* **About this exercise**
Count the lines below that contain "over". Answer with the number alone.
- Opening Delimiter -
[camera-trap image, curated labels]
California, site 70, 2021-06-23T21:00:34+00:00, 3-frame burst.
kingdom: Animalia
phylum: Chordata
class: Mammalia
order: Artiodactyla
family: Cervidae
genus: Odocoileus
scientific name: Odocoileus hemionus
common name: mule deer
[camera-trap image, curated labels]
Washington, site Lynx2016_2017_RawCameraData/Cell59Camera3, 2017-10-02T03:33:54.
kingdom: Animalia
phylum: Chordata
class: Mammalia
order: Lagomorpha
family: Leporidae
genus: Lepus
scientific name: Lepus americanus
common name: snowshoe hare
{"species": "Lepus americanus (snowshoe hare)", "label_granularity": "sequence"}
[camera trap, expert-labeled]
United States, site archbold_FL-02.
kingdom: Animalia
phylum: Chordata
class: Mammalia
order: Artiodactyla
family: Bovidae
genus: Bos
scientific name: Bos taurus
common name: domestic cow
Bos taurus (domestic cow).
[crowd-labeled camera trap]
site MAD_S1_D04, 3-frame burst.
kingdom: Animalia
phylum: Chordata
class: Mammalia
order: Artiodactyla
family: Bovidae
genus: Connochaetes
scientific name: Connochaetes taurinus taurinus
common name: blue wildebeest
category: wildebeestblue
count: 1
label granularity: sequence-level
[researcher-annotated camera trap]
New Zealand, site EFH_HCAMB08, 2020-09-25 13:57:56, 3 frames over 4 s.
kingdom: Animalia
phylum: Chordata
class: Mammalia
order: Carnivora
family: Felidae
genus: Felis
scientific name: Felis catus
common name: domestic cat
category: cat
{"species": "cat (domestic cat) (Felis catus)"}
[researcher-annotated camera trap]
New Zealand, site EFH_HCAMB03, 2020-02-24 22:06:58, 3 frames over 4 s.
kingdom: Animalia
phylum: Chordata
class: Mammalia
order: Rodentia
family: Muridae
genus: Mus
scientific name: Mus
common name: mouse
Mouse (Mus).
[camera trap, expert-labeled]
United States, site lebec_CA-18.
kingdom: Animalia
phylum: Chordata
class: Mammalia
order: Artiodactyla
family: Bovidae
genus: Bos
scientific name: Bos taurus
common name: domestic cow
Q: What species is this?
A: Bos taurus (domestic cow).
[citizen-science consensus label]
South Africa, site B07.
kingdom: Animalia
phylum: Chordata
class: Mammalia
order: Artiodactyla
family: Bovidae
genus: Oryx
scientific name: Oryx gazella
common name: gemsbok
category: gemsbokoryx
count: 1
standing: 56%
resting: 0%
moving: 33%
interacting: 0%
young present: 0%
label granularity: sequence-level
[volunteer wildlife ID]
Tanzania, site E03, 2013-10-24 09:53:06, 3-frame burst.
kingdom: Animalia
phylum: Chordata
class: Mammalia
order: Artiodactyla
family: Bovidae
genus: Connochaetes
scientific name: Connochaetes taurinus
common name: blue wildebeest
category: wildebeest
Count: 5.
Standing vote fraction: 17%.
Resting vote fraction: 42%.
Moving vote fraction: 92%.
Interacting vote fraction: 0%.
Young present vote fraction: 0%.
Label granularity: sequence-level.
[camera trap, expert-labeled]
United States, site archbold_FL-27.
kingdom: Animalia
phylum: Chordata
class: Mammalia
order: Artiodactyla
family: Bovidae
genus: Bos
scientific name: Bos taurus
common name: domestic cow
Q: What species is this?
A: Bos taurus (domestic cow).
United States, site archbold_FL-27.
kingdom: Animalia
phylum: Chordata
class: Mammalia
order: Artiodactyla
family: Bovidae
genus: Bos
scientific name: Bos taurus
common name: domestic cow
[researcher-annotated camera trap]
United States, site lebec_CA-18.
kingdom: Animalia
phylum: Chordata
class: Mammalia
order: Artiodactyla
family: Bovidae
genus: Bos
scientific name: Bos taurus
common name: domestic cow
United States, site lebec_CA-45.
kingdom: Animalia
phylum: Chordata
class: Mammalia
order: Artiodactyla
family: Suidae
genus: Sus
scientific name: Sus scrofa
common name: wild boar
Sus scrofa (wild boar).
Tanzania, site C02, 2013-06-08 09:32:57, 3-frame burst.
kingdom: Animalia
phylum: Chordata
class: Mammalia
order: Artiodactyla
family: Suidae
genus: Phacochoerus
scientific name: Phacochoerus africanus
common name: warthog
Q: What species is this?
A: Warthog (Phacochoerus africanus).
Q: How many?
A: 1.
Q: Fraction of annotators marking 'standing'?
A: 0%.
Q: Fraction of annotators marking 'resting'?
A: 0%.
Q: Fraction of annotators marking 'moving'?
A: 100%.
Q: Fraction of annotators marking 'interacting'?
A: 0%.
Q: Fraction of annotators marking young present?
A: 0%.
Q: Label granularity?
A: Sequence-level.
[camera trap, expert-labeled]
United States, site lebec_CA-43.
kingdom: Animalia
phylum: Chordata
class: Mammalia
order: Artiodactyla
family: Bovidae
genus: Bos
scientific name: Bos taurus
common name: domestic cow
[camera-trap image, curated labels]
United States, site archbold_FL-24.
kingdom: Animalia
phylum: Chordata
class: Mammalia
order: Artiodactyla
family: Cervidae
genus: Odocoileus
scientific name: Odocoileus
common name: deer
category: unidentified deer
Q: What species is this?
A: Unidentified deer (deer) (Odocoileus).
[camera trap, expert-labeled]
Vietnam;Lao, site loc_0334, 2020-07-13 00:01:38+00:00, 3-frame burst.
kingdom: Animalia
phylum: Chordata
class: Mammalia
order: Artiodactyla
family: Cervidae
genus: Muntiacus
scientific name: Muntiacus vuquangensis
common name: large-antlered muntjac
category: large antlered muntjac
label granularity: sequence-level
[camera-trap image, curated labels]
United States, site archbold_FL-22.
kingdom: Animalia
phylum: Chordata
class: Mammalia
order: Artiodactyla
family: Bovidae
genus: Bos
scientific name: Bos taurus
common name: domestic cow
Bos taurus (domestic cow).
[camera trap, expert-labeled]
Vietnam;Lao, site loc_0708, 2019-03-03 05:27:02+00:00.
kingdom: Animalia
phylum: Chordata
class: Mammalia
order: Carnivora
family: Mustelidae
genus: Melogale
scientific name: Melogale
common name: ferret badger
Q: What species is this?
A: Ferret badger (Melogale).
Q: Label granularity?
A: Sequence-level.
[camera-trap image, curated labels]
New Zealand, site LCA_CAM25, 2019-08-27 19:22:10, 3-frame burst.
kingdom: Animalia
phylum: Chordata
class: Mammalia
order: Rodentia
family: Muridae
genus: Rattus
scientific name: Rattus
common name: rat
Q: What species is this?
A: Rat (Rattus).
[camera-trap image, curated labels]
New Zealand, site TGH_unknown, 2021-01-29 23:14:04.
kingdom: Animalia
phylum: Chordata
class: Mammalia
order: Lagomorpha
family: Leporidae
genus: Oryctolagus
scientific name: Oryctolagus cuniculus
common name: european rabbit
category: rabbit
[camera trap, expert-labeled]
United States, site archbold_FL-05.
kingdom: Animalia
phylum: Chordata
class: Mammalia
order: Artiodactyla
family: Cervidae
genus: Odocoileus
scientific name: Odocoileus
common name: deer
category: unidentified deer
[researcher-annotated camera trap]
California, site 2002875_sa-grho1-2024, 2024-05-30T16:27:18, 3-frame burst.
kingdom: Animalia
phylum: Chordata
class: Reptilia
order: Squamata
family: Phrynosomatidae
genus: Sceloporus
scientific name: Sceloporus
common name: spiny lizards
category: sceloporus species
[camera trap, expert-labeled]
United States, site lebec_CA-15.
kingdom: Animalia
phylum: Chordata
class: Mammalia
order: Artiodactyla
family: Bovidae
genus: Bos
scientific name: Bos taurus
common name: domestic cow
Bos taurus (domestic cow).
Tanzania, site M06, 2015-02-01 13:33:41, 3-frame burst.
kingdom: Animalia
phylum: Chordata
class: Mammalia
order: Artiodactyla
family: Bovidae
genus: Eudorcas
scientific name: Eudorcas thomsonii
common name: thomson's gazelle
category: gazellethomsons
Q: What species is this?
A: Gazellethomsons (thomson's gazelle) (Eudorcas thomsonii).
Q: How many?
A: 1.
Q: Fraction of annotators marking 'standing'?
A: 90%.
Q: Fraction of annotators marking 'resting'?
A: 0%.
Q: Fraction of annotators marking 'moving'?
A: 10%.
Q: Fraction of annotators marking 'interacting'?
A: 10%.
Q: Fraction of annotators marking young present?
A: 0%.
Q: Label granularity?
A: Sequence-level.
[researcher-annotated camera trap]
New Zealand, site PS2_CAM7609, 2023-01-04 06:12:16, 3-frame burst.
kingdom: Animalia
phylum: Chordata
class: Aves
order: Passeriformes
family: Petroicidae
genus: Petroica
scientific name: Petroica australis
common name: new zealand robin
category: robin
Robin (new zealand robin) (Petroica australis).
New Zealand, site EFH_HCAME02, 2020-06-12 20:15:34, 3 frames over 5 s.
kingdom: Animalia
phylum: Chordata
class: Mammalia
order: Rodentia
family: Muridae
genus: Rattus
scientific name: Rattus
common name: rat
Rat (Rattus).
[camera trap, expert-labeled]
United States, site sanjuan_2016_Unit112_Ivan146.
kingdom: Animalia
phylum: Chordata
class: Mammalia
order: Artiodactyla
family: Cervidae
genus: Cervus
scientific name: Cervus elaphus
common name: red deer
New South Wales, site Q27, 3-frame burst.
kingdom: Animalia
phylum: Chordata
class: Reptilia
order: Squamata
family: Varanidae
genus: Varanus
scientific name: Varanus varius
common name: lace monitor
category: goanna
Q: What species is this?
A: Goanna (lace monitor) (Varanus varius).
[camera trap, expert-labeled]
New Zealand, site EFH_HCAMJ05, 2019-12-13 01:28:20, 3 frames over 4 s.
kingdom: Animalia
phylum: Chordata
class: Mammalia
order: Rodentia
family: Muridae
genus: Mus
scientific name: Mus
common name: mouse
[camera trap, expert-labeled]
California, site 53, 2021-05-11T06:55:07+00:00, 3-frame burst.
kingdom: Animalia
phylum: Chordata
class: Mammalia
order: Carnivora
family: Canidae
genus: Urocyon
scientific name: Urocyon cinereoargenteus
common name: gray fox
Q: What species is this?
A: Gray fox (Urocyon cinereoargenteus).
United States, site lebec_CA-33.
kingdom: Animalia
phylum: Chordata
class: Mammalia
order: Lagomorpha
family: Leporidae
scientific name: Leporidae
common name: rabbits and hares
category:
- Closing Delimiter -
* **Written reply**
4